----- EXERCISE INPUTS

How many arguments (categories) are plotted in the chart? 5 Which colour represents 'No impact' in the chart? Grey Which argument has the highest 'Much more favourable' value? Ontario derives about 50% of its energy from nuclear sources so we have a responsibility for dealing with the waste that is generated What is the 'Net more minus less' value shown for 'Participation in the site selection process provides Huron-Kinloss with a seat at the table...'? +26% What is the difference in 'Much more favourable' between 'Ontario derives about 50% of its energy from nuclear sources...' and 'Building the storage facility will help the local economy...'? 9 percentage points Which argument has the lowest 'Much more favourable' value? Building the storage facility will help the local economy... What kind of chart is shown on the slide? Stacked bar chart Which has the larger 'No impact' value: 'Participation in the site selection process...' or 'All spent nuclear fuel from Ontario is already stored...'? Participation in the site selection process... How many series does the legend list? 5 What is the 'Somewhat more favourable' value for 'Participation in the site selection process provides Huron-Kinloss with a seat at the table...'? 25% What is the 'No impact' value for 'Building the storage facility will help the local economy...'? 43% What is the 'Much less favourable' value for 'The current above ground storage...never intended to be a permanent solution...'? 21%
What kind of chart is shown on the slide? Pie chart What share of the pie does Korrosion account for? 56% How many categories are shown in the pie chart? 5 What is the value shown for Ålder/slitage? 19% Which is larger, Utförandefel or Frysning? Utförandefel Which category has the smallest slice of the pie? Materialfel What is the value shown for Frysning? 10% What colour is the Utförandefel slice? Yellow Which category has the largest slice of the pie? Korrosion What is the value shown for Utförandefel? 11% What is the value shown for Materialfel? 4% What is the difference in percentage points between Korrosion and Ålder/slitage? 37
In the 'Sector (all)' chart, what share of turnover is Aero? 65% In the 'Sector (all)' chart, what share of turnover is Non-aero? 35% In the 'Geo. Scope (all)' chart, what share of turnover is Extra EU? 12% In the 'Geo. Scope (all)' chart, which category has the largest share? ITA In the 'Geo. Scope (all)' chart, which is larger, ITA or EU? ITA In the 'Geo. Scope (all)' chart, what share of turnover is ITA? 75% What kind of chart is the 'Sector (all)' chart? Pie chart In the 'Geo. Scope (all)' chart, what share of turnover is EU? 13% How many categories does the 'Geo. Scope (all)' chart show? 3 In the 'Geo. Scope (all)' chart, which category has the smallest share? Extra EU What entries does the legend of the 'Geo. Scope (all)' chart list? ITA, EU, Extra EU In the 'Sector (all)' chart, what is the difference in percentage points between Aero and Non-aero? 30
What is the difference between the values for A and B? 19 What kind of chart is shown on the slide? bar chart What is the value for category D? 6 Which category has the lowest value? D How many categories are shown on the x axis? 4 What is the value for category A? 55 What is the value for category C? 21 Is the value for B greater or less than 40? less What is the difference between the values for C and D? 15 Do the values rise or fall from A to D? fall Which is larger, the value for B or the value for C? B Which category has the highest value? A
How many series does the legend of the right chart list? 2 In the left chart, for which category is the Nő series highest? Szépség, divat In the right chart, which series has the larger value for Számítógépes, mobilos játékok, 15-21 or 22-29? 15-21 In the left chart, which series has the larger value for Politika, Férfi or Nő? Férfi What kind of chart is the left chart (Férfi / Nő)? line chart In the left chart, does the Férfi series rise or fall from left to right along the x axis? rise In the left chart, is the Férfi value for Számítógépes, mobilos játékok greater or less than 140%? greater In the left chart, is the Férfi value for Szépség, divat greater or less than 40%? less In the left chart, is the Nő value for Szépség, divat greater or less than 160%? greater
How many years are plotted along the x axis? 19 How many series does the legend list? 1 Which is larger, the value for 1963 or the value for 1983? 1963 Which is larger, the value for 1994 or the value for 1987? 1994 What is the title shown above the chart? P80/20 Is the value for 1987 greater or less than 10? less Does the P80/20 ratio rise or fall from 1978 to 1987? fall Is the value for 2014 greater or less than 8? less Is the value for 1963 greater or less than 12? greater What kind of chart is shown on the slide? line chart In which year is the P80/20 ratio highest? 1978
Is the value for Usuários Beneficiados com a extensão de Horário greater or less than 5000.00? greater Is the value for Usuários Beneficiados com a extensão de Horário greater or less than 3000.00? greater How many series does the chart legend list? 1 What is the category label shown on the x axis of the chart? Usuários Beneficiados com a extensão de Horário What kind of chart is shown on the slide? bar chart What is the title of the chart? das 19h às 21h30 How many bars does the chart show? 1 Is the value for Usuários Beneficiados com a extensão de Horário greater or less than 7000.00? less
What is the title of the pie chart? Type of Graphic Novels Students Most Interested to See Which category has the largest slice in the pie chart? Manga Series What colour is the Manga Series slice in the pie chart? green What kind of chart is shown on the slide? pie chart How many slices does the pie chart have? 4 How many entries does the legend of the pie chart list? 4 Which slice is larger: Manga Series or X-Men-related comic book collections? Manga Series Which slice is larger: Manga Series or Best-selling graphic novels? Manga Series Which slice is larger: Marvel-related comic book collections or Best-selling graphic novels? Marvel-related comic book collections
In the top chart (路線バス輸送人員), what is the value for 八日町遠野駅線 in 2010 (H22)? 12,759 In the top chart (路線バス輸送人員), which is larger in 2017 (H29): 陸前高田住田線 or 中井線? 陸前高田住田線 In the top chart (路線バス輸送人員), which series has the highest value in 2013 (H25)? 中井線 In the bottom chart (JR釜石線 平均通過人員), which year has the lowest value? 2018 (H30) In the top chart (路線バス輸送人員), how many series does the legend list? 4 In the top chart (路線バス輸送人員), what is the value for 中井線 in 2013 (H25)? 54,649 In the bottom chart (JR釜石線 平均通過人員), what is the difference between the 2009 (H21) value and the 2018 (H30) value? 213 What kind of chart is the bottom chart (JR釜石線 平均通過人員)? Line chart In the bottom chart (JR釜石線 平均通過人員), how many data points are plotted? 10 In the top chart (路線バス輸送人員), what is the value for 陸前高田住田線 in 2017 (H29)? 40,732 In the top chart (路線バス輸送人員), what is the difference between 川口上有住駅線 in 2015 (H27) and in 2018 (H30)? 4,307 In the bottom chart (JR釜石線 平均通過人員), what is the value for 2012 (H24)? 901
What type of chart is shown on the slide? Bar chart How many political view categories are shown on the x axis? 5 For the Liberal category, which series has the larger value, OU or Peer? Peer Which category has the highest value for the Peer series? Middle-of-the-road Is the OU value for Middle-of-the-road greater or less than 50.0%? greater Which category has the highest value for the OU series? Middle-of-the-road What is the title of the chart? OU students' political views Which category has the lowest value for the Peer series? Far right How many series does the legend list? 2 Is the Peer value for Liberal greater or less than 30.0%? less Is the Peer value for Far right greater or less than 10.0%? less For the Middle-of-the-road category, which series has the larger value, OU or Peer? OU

----------

→ **EXERCISE AIM**
Show each line of the material containing the word "along", treating uppercase and lowercase as different.

→ **TASK OUTPUT**
How many series does the legend of the right chart list? 2 In the left chart, for which category is the Nő series highest? Szépség, divat In the right chart, which series has the larger value for Számítógépes, mobilos játékok, 15-21 or 22-29? 15-21 In the left chart, which series has the larger value for Politika, Férfi or Nő? Férfi What kind of chart is the left chart (Férfi / Nő)? line chart In the left chart, does the Férfi series rise or fall from left to right along the x axis? rise In the left chart, is the Férfi value for Számítógépes, mobilos játékok greater or less than 140%? greater In the left chart, is the Férfi value for Szépség, divat greater or less than 40%? less In the left chart, is the Nő value for Szépség, divat greater or less than 160%? greater
How many years are plotted along the x axis? 19 How many series does the legend list? 1 Which is larger, the value for 1963 or the value for 1983? 1963 Which is larger, the value for 1994 or the value for 1987? 1994 What is the title shown above the chart? P80/20 Is the value for 1987 greater or less than 10? less Does the P80/20 ratio rise or fall from 1978 to 1987? fall Is the value for 2014 greater or less than 8? less Is the value for 1963 greater or less than 12? greater What kind of chart is shown on the slide? line chart In which year is the P80/20 ratio highest? 1978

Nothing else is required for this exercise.